=== Your assignment ===
Quote everything from "For one, that" down to "last two years." in the Auburn football forum exchange, word for word.

=== Supplied text ===
Quote from: Syferus on November 19, 2013, 11:43:15 PM
Quote from: gallsman on November 18, 2013, 10:15:44 PM
Quote from: Syferus on November 18, 2013, 07:27:22 PM
Quote from: gallsman on November 18, 2013, 06:37:34 PM
Quote from: Syferus on November 18, 2013, 05:39:55 PM
If they pull off one more piece of magic in the Iron Bowl Auburn will look back at that play as seminal moment in the program's storied history.

Or, you know, the championship they already won three years ago.

?

For one, that was only their second ever national title. That would have absolutely no bearing on whether or not this year could be special for the Tigers, particularly given their decline in the last two years.

Auburn lost pretty much all the key players of the 2011 BSC national title to the draft that April so there's been very little carryover apart form a few seniors and redshirt seniors.

Given it's college football, that turnover is normal. You said if they win the Iron Bowl, a fluke play that was really a defensive c**k-up would become the "seminal moment" in the entire program's history. I dispute that.

=== Exercise data ===
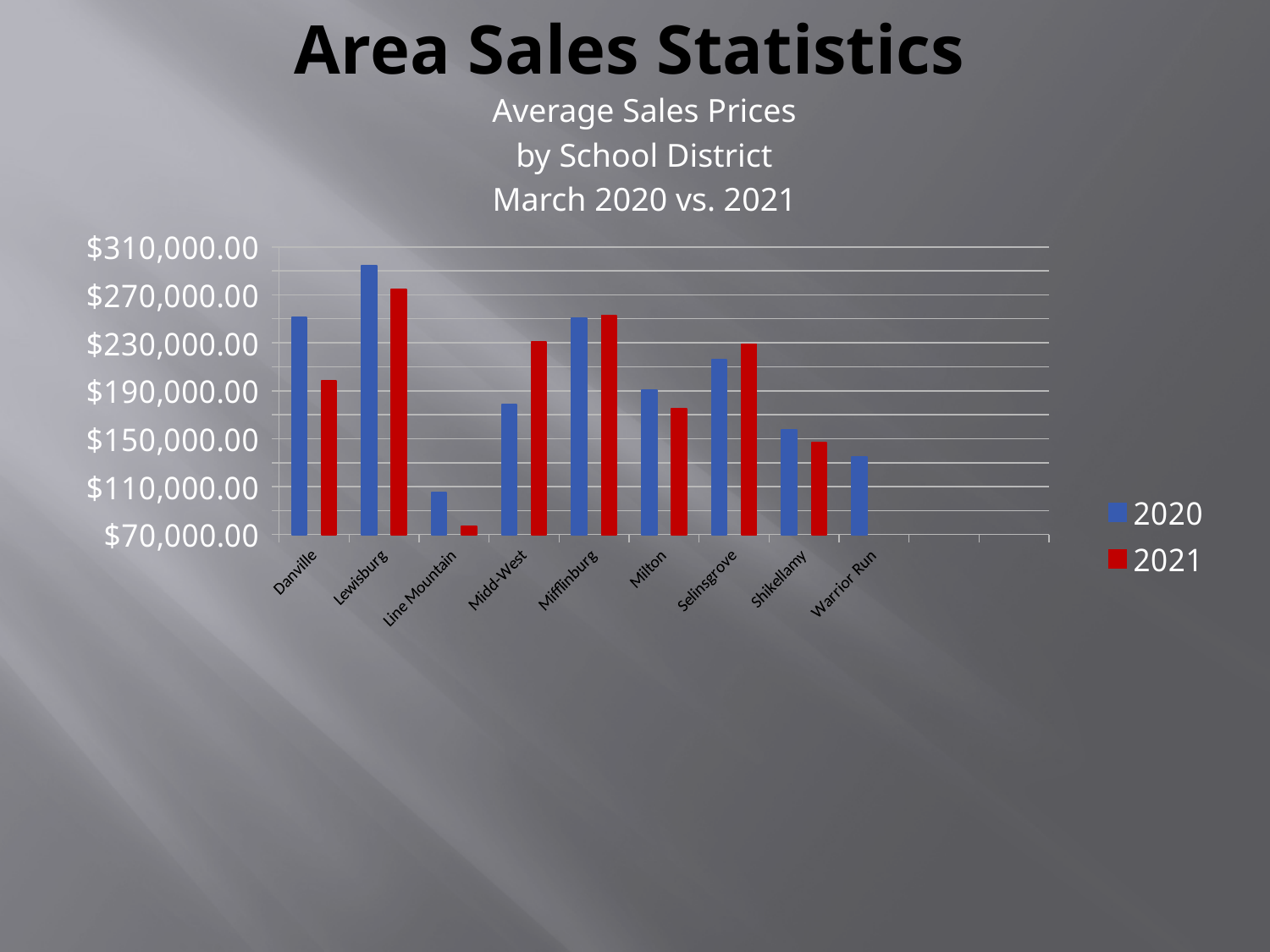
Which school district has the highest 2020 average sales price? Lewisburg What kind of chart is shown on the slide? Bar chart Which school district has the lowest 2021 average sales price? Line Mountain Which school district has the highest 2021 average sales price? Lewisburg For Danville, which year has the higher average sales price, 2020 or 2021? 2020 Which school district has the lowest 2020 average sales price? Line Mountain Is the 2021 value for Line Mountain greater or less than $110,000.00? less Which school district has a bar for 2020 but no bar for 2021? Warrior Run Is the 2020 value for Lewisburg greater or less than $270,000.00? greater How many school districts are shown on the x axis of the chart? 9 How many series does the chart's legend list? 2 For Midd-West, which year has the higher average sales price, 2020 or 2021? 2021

=== Written response ===
For one, that was only their second ever national title. That would have absolutely no bearing on whether or not this year could be special for the Tigers, particularly given their decline in the last two years.